Modern hospitality: Striking the right balance between high-tech and human

Technology is automating many aspects of dining and hotel experiences - and freeing up staff to provide more personalized service.

October 05, 2017

From iPad ordering to robot concierges, technology is automating many aspects of dining and hotel experiences – and freeing up staff to provide more personalized service.

At some Aloft hotels, a robot butler known as Botlr delivers room service and towels to guests, leaving staff to deal with more complex queries. In CitizenM hotels, guests bypass front desk queues at self check-in kiosks with hotel ambassadors to answer any questions, while at the Andaz West Hollywood, personal greeters take guests through an iPad check-in over a coffee or glass of wine.

“Technology has substantially improved both the behind-the-scenes management and the guest experience in the hospitality industry,” says Marko Vucinic, Senior Vice President and Acting Head of Hotels and Hospitality Group at JLL Middle East and North Africa. Online booking sites have transformed the way people find and book meals and accommodation, while apps such as Deliveroo are eliminating the need for restaurant staff to answer delivery calls. “Self-service technology is on the rise, as digital systems streamline processes from pre-payment to checking in and even dining experiences with new iPad menus.”

Meanwhile, loyalty apps and sophisticated customer relationship management systems allow hoteliers and restaurateurs to track guest preferences and personalize their benefits accordingly. For example, the Starbucks app learns its users’ habits, then pushes unique offers to their phones, smartwatches or drive-thru windows.

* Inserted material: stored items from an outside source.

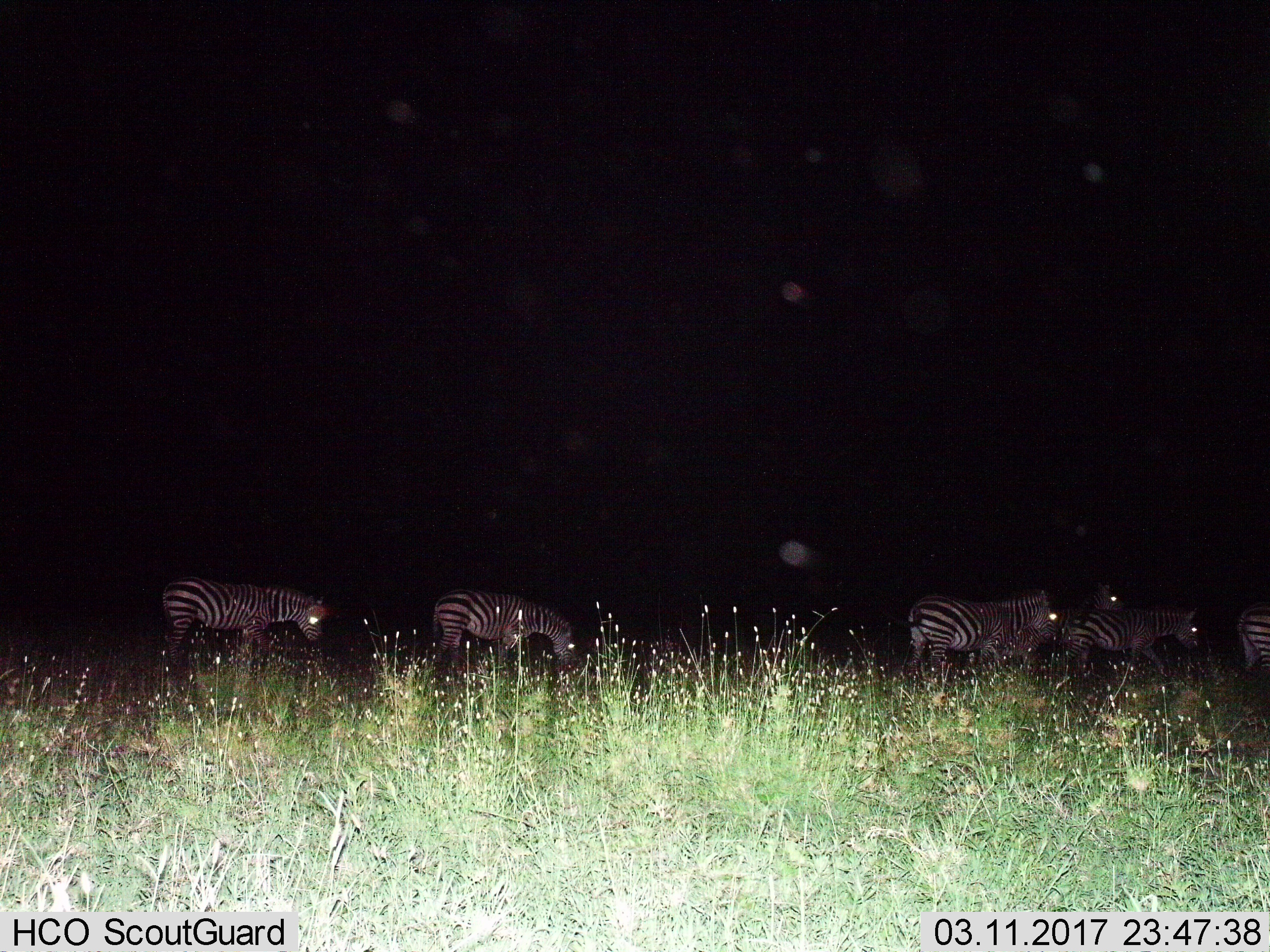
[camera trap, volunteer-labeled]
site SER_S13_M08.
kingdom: Animalia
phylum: Chordata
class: Mammalia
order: Perissodactyla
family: Equidae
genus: Equus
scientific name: Equus quagga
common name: plains zebra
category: zebraplains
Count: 6.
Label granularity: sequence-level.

“Technology has become very good at making services more efficient, providing more information for guests, and reducing costs,” says Alexis Marcoux-Varvatsoulis, Consultant at JLL Foodservice Consulting. “But can it provide hospitality? I’m not sure it can.”

Hospitality is personal

Traditional vanguards of hospitality have been the savvy waiter or concierge who could decode customers’ wishes or make on-point recommendations using well-honed interpersonal skills. For brands whose key offering revolves around high-quality hospitality, this human factor and skill set will always be crucial. But where efficiency and speed are key to a brand’s offering, technology can successfully replace human labor and cut costs without alienating guests, notes Marcoux-Varvatsoulis.

Take fast-food chains, often the early adopters of industry technology. By year-end, burger chain Wendy’s will have 1,000 restaurants with self-order kiosks, while McDonald’s kiosks additionally allow diners to customize their burgers. In the mid-2020s, many fast-food restaurants could be fully automated, from the point of ordering to the burger-flipping.

From the hotels’ perspective, “budget to midscale hotel brands tend more to use technology as a replacement for human labor because there isn’t a significant need for that additional level of customer service – which is what guests are paying for with higher-end brands,” Vucinic says.

In contrast, guests at many budget and mid-range brands are looking for convenience – and automated technology therefore helps create an experience which meets their needs.

Getting the right mix

Yet as hoteliers look to boost spending on technology to provide their customers with increasingly personalized service, the impact of human connection can’t be overstated. The number of interactions guests have with hotel staff directly impacts how they rate customer service, while 68 percent of diners agree that automation in restaurants takes away from their dining experience.

“Some hoteliers want to have technology features because that’s what people increasingly expect, but they need to maintain a human factor as that’s what guests are paying for,” Vucinic says. “Hoteliers need to figure out the right balance for their particular product and decide which functions can be automated.”

Often, that entails the straightforward processes such as checking in and paying, where guests are not only unlikely to require a social connection, but would prefer to avoid waiting in line to do it.

For some of the hotel groups and brands such as CitizenM and Aloft, an affordable, tech-centric experience is part of the brand offering, targeted towards Millennial customers who often prefer self-service and technology such as keyless entry via smartphone app.

Conversely, at the Four Seasons, whose luxury brand is predicated on sky-high levels of customer service, the hotel app offers features in addition to what its human team can provide, such as GPS directions that users can show cab drivers in the local language and a facility to request housekeeping even if the privacy light is on – as well as direct access to the concierge for in-person assistance when required.

“The key objective of technology features is to add value to the overall experience brands are trying to deliver, not replace the human interaction,” Vucinic says.

At the Hilton McLean, Connie is a robot concierge that can answer routine questions and point the way to various hotel facilities – but rather than replacing any member of staff, Connie is intended to free up its human colleagues to focus on helping guests with more complicated queries.

“Using technology in hospitality should be all about improving the experience for guests,” Marcoux-Varvatsoulis concludes. “Efficiency can go a long way to creating a good guest experience, but thoughtful, personal customer service is what turns a good experience into a memorable one.”